══ Document excerpt ══
In addition, Charles Oliver Bruff, a goldsmith and jeweler with experience advertising in other newspapers, placed an advertisement for “SWORDS.”  Although Delanoy republished copy from his previous advertisements, Bruff generated new copy for his advertisement in the Constitutional Gazette.  “Those Gentlemen who are forming themselves into Companies in Defence of their LIBERTIES,” he proclaimed, “that are not provided with SWORDS, May be suited therewith by applying to Charles Oliver Bruff.”  Such an appeal kept with the tone of Anderson’s Constitutional Gazette.  Bruff presented several options for the pommel, including William Pitt’s head with the motto “Magna Charta and Freedom” and John Wilkes’s head and the motto “Wilkes and Liberty.”  Both men had been vocal advocates of American rights in Britain.  Bruff was not the first advertiser in the colonies to honor Pitt and Wilkes with commemorative items.  The goldsmith and jeweler declared that he stocked “the most elegant swords ever made in America, all manufactured by said BRUFF.”  His advertisement fit the times now that hostilities had commenced in Massachusetts and George Washington took command of the Continental Army laying siege to Boston.  As Anderson sought to expand advertising in the Constitutional Gazette, Bruff’s advertisement for swords addressed to gentlemen defending “their LIBERTIES” complemented his own advertisement for John Carmichael’s sermon, “Self defensive WAR lawful.”

August 3

What was advertised in a revolutionary American newspaper 250 years ago today?

Rivington’s New-York Gazetteer (August 3, 1775)

“MAP … Shewing the SEAT of the present unhappy CIVIL WAR in NORTH-AMERICA.”

On August 3, 1775, Rivington’s New-York Gazetteer carried a subscription proposal for a “COMPLETE and ELEGANT MAP” that extended from Boston to Worcester to the west, Providence to the south, and Salem to the north, “Shewing the SEAT of the present unhappy CIVIL WAR in NORTH-AMERICA.”  The “AUTHOR,” Bernard Romans, realized that colonizers who read and discussed news about the battles at Lexington and Concord in April, the siege of Boston that followed, and the Battle of Bunker Hill would likely be interested in learning more about the geography of New England.  Among the conditions, he specified that “all places where any remarkable event has hitherto occurred, and the provincial lines, &c. shall be particularly pointed out.”  The map itself featured an inset that depicted “BOSTON and itsENVIRONS” that did indeed have its own legend identifying important places, “Provincial Lines,” and “Enemy Lines” as well as an illustration that provided “A View of the Lines thrown upon BOSTON NECK: by the Ministerial Army.”
═══
══ Records ══
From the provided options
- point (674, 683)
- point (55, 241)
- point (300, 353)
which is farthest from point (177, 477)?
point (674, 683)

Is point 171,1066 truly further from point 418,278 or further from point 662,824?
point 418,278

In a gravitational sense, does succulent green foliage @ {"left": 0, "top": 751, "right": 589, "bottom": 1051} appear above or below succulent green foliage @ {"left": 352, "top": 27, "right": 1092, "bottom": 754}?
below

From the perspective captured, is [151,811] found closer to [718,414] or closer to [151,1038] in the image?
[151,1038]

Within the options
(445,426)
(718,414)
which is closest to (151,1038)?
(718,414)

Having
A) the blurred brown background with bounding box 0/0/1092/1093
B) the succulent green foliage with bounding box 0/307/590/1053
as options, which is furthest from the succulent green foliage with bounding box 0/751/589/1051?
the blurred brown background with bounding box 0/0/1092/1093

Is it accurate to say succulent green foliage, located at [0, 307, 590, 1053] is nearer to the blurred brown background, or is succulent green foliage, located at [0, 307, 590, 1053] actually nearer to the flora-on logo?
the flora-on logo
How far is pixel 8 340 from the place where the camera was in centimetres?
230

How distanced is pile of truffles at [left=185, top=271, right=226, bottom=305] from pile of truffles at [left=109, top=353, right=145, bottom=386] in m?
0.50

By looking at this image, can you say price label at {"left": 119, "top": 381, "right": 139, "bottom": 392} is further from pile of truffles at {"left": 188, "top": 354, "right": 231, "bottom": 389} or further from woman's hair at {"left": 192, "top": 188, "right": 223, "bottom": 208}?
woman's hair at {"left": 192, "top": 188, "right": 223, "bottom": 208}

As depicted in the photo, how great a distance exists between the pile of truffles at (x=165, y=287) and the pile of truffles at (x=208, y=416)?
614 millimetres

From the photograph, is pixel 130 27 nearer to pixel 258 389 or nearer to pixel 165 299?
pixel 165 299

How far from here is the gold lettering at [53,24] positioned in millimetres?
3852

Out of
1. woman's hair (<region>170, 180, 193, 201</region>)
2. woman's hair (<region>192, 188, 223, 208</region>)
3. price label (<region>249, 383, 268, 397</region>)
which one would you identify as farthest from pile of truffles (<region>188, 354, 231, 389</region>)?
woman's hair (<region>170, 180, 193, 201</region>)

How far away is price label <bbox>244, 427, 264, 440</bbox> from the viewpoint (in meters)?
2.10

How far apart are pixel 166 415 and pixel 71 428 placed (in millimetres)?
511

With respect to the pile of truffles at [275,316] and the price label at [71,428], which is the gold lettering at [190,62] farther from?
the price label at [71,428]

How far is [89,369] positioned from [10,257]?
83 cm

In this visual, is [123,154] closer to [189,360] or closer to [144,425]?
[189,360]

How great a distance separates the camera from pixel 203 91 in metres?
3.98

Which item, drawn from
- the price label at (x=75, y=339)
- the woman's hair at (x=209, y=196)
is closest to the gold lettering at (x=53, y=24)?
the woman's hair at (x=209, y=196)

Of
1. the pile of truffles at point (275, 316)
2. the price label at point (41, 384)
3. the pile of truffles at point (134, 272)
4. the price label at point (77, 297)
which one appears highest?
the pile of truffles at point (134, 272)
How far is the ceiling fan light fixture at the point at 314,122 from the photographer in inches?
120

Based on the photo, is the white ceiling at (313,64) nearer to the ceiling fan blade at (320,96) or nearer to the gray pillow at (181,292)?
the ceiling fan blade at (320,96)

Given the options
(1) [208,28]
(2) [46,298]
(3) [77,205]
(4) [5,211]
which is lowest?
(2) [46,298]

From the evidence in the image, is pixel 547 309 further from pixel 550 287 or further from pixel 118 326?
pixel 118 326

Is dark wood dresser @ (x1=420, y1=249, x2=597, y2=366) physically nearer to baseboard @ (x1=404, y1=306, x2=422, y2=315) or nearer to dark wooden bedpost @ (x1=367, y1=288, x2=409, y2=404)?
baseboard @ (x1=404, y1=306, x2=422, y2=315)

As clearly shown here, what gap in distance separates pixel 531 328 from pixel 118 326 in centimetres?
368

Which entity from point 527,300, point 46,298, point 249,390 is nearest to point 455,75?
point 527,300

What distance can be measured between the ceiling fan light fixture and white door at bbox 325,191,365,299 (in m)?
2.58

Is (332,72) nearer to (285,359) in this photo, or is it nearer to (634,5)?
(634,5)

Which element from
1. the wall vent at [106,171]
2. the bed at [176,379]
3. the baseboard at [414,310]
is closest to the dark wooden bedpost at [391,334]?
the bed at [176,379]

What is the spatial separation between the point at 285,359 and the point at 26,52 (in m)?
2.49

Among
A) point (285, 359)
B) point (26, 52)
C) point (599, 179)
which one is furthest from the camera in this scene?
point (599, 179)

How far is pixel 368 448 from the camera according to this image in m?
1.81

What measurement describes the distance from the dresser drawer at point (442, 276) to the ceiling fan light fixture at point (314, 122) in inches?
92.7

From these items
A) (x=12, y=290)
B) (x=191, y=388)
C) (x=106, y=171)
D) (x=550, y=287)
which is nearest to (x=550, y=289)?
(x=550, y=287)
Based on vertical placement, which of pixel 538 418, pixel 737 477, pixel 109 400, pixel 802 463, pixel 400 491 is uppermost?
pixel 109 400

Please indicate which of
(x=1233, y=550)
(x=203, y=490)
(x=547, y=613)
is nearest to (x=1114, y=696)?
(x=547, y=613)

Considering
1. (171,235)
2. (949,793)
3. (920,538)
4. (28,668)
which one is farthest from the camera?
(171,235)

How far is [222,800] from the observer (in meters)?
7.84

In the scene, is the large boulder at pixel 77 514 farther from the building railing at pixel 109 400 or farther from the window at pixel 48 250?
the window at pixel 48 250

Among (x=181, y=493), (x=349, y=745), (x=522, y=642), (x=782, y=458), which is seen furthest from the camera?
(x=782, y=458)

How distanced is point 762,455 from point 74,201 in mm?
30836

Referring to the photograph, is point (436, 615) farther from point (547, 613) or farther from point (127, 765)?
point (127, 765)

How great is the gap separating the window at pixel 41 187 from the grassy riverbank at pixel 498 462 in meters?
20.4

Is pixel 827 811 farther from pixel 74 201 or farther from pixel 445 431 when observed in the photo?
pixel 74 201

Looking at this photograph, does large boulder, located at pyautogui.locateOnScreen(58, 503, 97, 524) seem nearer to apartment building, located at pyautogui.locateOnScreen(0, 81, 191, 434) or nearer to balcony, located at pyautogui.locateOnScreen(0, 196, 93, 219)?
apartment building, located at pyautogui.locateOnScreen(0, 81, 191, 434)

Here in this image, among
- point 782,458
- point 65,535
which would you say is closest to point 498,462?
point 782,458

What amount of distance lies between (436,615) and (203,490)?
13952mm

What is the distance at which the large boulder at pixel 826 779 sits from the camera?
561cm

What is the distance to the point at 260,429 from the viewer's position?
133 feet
═══
■ To-do list:
1 > According to the excerpt on 1775 newspaper advertisements, which places mark the reach of Bernard Romans's proposed map? List them all.
2 > Pick out every line of the records that contains the string "millimetres". Case counts.

■ Outputs:
1 >
- Boston
- Worcester
- Providence
- Salem

2 >
614 millimetres
How far from here is the gold lettering at [53,24] positioned in millimetres?
How far apart are pixel 166 415 and pixel 71 428 placed (in millimetres)?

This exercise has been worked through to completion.